This review was originally published as part of our London Film Festival coverage on 16/10/2018.

You can’t even look at a still of Destroyer without discussing the elephant in the room. Nicole Kidman blows everything else out of the water – the confidence in her performance is astounding. While no stranger to her darker side, she goes for broke here, taking antihero to the absolute extreme. It’s not just a physical transition – Erin Bell is rotting from the inside out, and it never feels like Kidman is just hiding behind the makeup or aping some Captain Sparrow-esque caricature.

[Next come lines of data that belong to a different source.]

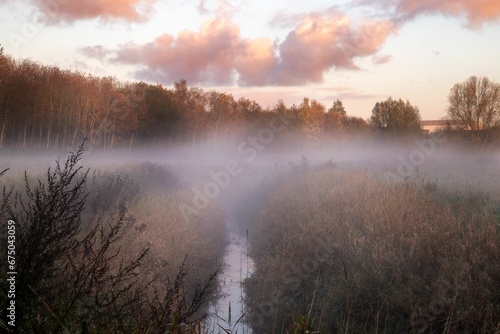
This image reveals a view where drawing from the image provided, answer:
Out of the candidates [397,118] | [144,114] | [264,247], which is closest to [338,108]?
[397,118]

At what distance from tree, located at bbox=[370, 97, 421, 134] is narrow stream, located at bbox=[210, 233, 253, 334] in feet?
132

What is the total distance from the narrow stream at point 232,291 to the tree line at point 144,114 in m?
24.9

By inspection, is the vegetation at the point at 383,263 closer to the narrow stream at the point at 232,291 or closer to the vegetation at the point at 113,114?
the narrow stream at the point at 232,291

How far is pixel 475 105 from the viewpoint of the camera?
3173 cm

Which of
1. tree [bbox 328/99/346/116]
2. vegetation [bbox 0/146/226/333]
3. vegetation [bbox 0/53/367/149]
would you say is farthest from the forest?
tree [bbox 328/99/346/116]

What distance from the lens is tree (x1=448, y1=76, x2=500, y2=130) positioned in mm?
30891

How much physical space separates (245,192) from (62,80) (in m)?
26.6

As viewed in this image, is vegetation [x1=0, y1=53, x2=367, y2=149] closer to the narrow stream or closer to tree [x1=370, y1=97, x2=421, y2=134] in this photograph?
tree [x1=370, y1=97, x2=421, y2=134]

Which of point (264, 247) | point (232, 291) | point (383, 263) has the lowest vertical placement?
point (232, 291)

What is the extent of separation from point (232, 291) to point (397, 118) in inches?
1767

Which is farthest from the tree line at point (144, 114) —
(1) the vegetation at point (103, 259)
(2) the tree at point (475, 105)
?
(1) the vegetation at point (103, 259)

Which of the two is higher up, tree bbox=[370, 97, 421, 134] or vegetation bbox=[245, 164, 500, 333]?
tree bbox=[370, 97, 421, 134]

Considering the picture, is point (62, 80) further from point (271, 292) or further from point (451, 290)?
point (451, 290)

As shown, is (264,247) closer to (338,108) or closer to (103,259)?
(103,259)
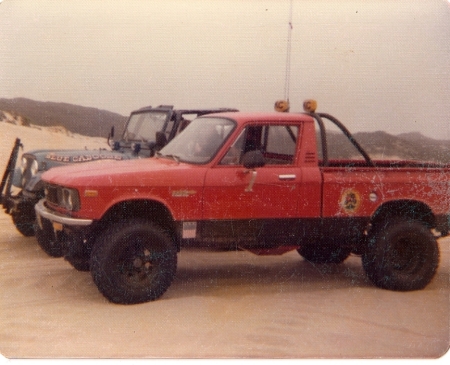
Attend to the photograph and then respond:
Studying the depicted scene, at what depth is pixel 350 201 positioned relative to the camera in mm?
6602

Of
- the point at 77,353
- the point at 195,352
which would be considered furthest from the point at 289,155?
the point at 77,353

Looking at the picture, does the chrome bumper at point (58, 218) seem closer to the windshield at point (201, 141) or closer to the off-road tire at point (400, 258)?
the windshield at point (201, 141)

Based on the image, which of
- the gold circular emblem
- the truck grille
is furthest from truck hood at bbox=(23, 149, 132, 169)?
the gold circular emblem

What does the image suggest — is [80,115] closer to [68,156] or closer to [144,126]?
[144,126]

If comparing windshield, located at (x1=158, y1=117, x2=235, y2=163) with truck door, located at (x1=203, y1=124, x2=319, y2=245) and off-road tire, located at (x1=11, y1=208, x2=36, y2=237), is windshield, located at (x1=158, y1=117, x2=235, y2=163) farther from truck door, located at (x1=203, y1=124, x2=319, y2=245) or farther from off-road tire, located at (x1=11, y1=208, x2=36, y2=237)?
off-road tire, located at (x1=11, y1=208, x2=36, y2=237)

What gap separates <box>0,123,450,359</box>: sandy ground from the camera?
497 cm

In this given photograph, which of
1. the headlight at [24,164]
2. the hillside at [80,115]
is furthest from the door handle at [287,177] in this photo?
the headlight at [24,164]

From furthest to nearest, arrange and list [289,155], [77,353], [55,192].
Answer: [289,155]
[55,192]
[77,353]

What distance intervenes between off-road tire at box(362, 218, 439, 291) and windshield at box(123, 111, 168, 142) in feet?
11.8

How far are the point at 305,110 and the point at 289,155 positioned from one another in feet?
1.94

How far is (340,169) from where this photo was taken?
6.61 metres

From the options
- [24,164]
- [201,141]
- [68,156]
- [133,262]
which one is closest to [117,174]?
[133,262]

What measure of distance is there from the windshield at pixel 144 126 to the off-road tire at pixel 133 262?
10.5ft

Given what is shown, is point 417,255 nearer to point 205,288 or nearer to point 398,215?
point 398,215
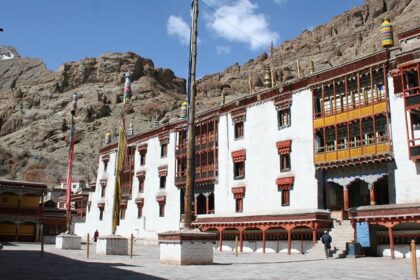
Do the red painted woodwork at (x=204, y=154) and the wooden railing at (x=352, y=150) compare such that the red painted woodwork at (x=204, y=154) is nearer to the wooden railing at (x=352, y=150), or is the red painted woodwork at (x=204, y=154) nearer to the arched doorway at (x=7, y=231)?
the wooden railing at (x=352, y=150)

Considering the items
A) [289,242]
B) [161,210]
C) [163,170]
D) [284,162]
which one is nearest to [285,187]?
[284,162]

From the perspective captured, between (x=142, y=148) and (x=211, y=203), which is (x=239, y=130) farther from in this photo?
(x=142, y=148)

Kidman swallows Destroyer up and spits out the bones, although she leaves just enough scraps to let her costars have some fun too. Bradley Whitford and Tatiana Maslany are particularly abrasive in their smaller roles, but also find the empathy in unlikability that is necessary for Destroyer to work. Toby Kebbell and Sebastian Stan are clearly having fun against type as well, although necessary plot limitations relegate them to the background, even when Kebbell’s awful wig isn’t drawing focus.

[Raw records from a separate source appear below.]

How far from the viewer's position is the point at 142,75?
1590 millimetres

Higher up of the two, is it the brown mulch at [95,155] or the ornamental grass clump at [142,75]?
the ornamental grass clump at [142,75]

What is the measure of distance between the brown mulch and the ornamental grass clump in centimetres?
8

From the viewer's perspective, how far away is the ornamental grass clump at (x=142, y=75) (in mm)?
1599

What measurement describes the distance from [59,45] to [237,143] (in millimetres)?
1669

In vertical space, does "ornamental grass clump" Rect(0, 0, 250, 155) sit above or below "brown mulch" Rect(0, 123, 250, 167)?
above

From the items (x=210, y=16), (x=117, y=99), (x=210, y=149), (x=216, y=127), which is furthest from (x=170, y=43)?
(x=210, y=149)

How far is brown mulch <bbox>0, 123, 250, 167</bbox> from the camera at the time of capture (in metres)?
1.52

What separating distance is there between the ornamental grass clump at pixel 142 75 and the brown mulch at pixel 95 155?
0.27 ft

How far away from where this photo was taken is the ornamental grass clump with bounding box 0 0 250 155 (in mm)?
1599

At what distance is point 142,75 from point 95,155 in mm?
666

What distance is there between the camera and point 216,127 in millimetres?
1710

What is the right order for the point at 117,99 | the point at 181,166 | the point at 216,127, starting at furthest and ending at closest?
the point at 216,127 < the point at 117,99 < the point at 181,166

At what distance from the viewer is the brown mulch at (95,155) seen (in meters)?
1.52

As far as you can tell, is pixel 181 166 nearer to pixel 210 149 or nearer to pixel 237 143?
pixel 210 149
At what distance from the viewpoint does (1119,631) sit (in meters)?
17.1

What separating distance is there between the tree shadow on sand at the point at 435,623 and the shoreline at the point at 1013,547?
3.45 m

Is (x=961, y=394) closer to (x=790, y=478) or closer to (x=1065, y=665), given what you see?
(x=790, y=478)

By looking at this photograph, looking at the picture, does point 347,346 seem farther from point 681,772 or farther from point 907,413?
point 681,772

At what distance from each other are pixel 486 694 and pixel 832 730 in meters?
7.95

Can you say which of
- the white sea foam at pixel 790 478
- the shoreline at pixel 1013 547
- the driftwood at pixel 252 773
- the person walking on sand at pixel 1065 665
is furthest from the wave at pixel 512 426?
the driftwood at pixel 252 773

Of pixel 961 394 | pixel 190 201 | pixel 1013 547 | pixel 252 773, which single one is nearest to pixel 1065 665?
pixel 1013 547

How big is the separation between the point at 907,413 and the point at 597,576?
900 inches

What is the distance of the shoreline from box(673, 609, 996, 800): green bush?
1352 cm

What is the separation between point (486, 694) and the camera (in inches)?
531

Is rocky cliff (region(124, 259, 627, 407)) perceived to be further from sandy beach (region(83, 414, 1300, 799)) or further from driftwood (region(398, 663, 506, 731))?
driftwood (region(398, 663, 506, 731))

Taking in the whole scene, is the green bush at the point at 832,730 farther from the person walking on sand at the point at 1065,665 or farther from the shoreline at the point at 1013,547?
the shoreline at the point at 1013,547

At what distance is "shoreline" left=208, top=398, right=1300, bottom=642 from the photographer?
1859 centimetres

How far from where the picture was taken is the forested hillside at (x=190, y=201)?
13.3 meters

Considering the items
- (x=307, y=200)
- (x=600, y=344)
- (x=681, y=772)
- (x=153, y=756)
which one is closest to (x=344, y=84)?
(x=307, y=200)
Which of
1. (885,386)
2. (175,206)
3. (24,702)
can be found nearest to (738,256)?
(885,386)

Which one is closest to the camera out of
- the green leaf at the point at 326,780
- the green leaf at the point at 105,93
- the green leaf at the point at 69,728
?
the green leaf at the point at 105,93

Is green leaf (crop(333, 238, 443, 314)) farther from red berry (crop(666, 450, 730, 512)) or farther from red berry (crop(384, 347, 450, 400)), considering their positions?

This is Kidman’s movie, but she’s helped along by a sharp, acerbic script. The tone is bleak but not overly black and white – although the film is let down by a lack of confidence in its audience. Cracking slow-burn is fizzled a little by flashback exposition in the final act, and even Kidman’s performance is slightly undercut by one too many visual metaphors. Most egregiously, Destroyer ends with an over-egged montage which wouldn’t feel out of place in a Nationwide advert.

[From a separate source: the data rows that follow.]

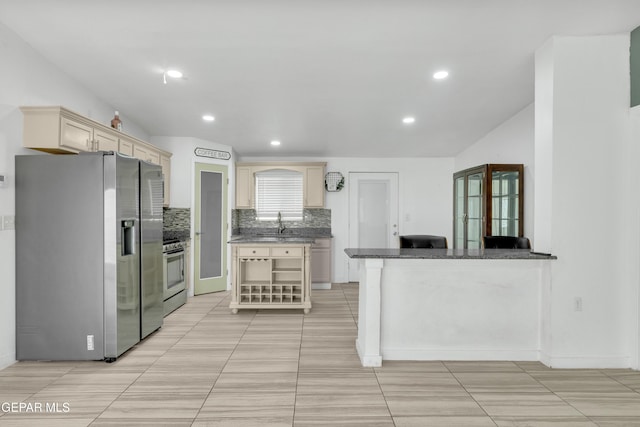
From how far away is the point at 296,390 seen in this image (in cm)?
233

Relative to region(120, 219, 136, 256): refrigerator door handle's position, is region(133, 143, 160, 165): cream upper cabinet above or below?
above

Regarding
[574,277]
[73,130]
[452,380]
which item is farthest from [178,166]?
[574,277]

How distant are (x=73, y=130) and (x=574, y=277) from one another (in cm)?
430

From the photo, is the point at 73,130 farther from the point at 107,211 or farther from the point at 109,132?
the point at 107,211

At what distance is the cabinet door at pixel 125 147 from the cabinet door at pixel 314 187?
2773 millimetres

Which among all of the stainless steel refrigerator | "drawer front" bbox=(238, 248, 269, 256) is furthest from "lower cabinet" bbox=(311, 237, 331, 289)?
the stainless steel refrigerator

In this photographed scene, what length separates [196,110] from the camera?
13.5ft

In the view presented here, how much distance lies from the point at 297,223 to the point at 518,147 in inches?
141

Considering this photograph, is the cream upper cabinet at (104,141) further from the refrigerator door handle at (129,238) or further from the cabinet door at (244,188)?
the cabinet door at (244,188)

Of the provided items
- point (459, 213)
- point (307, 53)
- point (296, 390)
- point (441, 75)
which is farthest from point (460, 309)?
point (459, 213)

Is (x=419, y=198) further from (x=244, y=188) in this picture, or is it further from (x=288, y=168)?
(x=244, y=188)

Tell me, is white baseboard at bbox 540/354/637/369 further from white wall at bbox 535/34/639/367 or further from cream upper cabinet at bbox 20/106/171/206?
cream upper cabinet at bbox 20/106/171/206

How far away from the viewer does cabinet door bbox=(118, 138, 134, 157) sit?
3688 mm

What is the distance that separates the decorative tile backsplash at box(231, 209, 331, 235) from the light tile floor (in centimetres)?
302
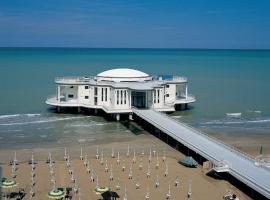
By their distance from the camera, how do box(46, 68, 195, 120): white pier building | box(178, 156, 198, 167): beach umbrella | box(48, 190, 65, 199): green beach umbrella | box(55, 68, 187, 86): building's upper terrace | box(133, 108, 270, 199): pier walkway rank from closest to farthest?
1. box(48, 190, 65, 199): green beach umbrella
2. box(133, 108, 270, 199): pier walkway
3. box(178, 156, 198, 167): beach umbrella
4. box(46, 68, 195, 120): white pier building
5. box(55, 68, 187, 86): building's upper terrace

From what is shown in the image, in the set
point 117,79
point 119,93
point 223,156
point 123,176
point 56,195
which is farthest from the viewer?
point 117,79

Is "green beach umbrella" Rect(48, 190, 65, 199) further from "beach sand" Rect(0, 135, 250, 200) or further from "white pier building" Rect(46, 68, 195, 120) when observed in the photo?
"white pier building" Rect(46, 68, 195, 120)

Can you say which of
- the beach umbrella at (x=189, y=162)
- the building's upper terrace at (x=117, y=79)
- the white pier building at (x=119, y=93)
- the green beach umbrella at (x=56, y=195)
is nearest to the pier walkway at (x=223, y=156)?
the beach umbrella at (x=189, y=162)

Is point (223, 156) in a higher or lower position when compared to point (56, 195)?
higher

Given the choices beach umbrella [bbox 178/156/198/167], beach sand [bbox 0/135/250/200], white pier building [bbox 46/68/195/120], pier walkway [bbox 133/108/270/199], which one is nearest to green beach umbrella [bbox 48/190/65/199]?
beach sand [bbox 0/135/250/200]

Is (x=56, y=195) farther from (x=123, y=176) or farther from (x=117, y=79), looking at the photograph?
(x=117, y=79)

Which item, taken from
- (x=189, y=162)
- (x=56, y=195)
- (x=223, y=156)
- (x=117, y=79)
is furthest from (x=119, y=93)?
(x=56, y=195)

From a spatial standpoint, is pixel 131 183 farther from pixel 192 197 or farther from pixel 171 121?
pixel 171 121
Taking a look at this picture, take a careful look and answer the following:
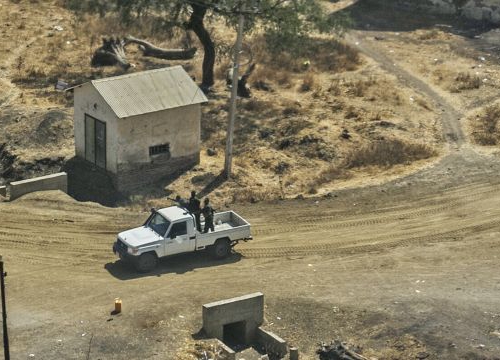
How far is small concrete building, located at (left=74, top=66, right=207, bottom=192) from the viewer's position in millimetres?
35625

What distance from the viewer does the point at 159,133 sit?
1438 inches

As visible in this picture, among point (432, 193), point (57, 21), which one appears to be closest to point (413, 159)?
point (432, 193)

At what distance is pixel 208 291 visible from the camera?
28.7m

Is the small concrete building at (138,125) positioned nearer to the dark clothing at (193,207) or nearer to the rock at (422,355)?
the dark clothing at (193,207)

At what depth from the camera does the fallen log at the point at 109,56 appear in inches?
1844

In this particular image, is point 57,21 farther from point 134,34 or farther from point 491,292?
point 491,292

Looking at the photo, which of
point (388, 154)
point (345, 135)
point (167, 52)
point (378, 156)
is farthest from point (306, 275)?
point (167, 52)

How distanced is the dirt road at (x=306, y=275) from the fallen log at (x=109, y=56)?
1329cm

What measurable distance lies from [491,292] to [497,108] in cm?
1514

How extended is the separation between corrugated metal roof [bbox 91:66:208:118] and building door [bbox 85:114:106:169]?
1.15 meters

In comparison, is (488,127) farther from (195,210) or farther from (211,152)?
(195,210)

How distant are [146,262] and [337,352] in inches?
260

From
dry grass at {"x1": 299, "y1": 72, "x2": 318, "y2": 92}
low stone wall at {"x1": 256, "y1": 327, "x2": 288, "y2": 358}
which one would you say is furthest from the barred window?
low stone wall at {"x1": 256, "y1": 327, "x2": 288, "y2": 358}

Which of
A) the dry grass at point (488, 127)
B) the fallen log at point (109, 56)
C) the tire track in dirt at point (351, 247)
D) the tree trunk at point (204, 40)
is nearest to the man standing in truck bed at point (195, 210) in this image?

Ultimately, these are minor quibbles with a mesmerising piece of cinema by director Karyn Kusama. Destroyer isn’t an easy watch but it is a thrilling one, bolstered by a juddering score and Kusama’s keen eye for the macabre. Seek it out – if only to stay on Nicole Kidman’s good side. She’s done playing around.

RATING: 4/5


INFORMATION

CAST: Nicole Kidman, Toby Kebbell, Sebastian Stan, Tatiana Maslany

DIRECTOR: Karyn Kusama

WRITERS: Phil Hay, Matt Manfredi

SYNOPSIS: A police detective reconnects with people from an undercover assignment in her distant past in order to make peace.